На деревне уже появлялись первые прохожие, бабы несли от колонки блестящие цинковые ведра с водой, без коромысел – прямо в руках. Потупив взор, они здоровались со священником, и он отвечал им кивком. Ему нравилось, как они избегают его взгляда, как в суете прячут виноватые глаза, как будто бормоча в замешательстве какие-то ненужные и неуместные оправдания. В эти мгновенья он чувствовал себя как-то особенно прочно на своем месте. Он любил их смятение, робость и страх. Довольно часто Лукьяну приходилось вступать с ними в неизбежный разговор – пустой, скучный, бессмысленный, ничем не заканчивающийся, не нужный ни ему, ни им, и от этих бесед, сводившихся к обмену банальностями и избитыми словами, у него, как правило, портилось настроение. – Что новенького? – интересовался священник. – Да идут дела потихоньку… – скукоживая рябое лицо в улыбку, отвечал какой-нибудь низкорослый и корявый мужичок. И от одного этого «потихоньку» Лукьяну порой становилось тошно, и довольство в один миг оборачивалось пыткой, одно это гадкое слово часто вызывало у него неудержимое желание яростно заорать, затопать ногами, совершить что-нибудь невообразимое. Приятное ощущение от прогулки моментально улетучивалось и сменялось конвульсивным раздражением и отвращением, бурлившем внутри тела.

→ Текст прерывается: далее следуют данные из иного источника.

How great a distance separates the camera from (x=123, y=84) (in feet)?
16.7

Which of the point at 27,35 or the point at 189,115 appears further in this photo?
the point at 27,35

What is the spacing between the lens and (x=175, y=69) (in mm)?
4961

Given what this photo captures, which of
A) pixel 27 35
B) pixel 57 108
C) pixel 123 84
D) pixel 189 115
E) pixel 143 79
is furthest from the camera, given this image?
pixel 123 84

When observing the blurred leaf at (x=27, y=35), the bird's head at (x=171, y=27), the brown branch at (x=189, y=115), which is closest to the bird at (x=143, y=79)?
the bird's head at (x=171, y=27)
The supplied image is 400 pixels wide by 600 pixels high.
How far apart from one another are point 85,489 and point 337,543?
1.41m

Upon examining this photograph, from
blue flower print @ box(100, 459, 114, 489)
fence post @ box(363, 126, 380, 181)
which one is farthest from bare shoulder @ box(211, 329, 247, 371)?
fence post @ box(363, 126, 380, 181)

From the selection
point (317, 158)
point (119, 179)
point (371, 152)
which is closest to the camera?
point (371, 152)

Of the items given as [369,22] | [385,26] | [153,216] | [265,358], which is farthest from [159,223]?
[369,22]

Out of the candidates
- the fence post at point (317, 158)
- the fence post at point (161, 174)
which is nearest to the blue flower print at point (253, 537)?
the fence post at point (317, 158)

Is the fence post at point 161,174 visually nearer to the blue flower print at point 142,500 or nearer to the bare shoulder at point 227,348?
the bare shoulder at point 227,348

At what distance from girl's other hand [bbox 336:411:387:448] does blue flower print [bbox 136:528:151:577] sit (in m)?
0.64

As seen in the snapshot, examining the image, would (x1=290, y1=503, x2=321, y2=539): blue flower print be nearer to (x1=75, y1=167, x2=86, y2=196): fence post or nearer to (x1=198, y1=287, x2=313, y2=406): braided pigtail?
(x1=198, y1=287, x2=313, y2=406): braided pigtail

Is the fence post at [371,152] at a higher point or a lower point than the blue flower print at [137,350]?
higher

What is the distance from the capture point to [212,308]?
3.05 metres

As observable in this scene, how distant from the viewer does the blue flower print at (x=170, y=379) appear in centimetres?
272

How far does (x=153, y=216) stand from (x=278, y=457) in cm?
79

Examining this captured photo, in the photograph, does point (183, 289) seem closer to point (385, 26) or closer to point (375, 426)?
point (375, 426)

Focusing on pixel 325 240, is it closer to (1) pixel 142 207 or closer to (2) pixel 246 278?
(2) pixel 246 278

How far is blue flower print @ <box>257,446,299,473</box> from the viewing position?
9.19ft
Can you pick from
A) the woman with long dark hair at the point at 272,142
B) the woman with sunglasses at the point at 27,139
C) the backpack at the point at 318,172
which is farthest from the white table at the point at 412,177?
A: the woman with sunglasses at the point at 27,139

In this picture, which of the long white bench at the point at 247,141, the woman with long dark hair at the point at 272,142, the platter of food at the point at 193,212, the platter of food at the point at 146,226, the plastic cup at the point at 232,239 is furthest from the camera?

Лет пять назад священник ясно понял, что глубоко презирает всех этих людей – всё население маленькой деревушки. Всех без остатка. Презирает их чувства, их бессмысленную суетную жизнь, их нахальное и простодушное панибратство, их никчемные хлопоты, их куриные сердца, мелочность их душонок и, прежде всего, их веру. Да, эта вера казалась Лукьяну ничем иным, как продолжением тупоумия и невежества, это была вера по инерции, нечто передававшееся по наследству вместе с покосившейся избой, печкой, лопатами и прочим скудным приданным. А ведь все они исправно крестили новорожденных, и даже в бане никто из них не смел снять с шеи креста, хотя никогда не задумывался о подлинном смысле крещения и едва ли осилил бы и половину Евангелия от Матфея. Крещение было чем угодно – средством от сглаза или болезни, защитой от нечистой силы, но только не единением с Церковью. Этот маленький крестик да заплесневелые иконки в уголках изб были жалким тотемом. Ничего другого они сроду не знали. Убожество их жизни приводило священника в ярость. Его душила затаенная злоба и жажда мести, воплощавшаяся во вполне ощутимом физическом недомогании.